On the surface, the new paper shows that in fact user can be identified from this stripped down data– this is the interpretation which fueled the Slashdot speculation. Reality is more complex: the main quantitative result from the paper is that movie-ratings for an individual are highly unique. No two people have similar ratings. (The data-set is “sparse” to use the proper language.) In fact they are so unique that there is unlikely to be two people who agree on their ratings for even a handful of movies. This effect is even more pronounced when the movies are more obscure– knowing that a user watched an obscure Ingmar Bergman movie sets them apart from the crowd.

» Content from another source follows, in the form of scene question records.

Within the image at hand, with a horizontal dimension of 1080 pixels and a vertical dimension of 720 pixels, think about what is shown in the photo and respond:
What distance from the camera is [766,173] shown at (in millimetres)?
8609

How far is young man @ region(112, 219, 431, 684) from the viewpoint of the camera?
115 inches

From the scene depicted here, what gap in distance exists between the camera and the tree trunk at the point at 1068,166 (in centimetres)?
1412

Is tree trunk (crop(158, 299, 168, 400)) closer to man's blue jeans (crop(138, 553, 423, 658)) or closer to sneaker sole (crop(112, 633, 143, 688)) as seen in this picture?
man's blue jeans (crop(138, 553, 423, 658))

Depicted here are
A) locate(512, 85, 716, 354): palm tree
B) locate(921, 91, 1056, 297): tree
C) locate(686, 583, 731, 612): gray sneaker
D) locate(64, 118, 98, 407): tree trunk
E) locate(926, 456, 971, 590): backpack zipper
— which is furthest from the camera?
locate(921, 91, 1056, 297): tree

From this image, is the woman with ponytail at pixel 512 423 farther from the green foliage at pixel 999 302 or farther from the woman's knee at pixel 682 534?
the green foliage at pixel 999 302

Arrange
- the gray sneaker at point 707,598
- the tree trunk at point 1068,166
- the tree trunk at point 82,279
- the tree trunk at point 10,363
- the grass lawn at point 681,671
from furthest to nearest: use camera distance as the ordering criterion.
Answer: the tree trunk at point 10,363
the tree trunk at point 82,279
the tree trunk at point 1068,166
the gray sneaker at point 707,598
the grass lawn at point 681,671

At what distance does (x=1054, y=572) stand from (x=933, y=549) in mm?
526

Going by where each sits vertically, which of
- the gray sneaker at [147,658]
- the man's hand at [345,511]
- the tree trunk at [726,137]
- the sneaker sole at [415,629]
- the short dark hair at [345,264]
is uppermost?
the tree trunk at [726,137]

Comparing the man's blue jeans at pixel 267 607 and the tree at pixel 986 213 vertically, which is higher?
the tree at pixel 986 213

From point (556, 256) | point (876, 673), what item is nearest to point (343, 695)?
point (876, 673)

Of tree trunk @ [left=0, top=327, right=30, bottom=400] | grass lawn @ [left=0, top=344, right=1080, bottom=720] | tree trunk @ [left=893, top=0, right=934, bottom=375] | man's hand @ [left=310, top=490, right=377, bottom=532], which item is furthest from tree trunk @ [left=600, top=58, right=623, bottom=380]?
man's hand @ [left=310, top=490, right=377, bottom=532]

Looked another way: suppose there is a large source of movie ratings, as in the Netflix prize data-set. If the goal is to locate a particular user whose identity has been masked, getting hold of just a few of their ratings from another source will be enough. Even among millions of users, there is unlikely to be a second person with the exact same tastes. In some ways this is intuitive but the important contribution of the paper is quantifying the effect and calculating exactly how much data is required for unique identification with high confidence. Answer: less than a dozen movie ratings, less if the movies are obscure or the dates the user watched the movie is also available– indirectly this is in the Netflix data set as the data the user provided a rating.
“From another source” is the critical caveat above. In the paper this is referred to as the auxilary data source. What the paper demonstrates is that the Netflix data set can be linked to another data-set. Linking can be a serious privacy problem: it allows aggregating information from different databases. If a database existed where personally identifiable information was stored along with a small number of movie ratings, that record could be matched against the Netflix data. That is the catch: there is no such database. As the auxiliary for mounting the attack, the paper uses Internet Movie Database or IMDB, where users volunteer movie reviews. That allows correlating the data on IMDB for that user with all the other ratings from Netflix. As for the typical user profile on IMDB, the registration page asks for email address, gender, year of birth, zipcode and country– all of them volunteered by the user and subject to no validation. This is the “90210” phenomenon: any time data is mandatory without good reason and no way to enforce accuracy, the service provider ends up with many people named “John Smith” living in Hollywood, zip-code 90210, CA. That means the effect of linking IMDB and Netflix data is to discover that user nicknamed Mickey Mouse is a fan of Disney movies. Unless the user volunteered any more data to IMDB, the correlation does not get us any closer to that subscriber’s identity offline. All of the arguments about inferring sensitive information from movie ratings still hold (for example political affiliation based on their responses to a controversial documentary) but the data is now associated with user “MickeyMouse” instead of user #1234 in the original source. A step closer to identification? Perhaps. Fully identified? Not even close.
By itself the Netflix data set is not dangerous. That is a sharp contrast from the earlier AOL search data disaster: search history is sufficient, on its own to uniquely identify users because individuals enter private information into search queries such as their legal name or address. More important there is no limit to what search logs can contain: queries for health-conditions could be used to infer medical data, search for news may suggest professional interests etc.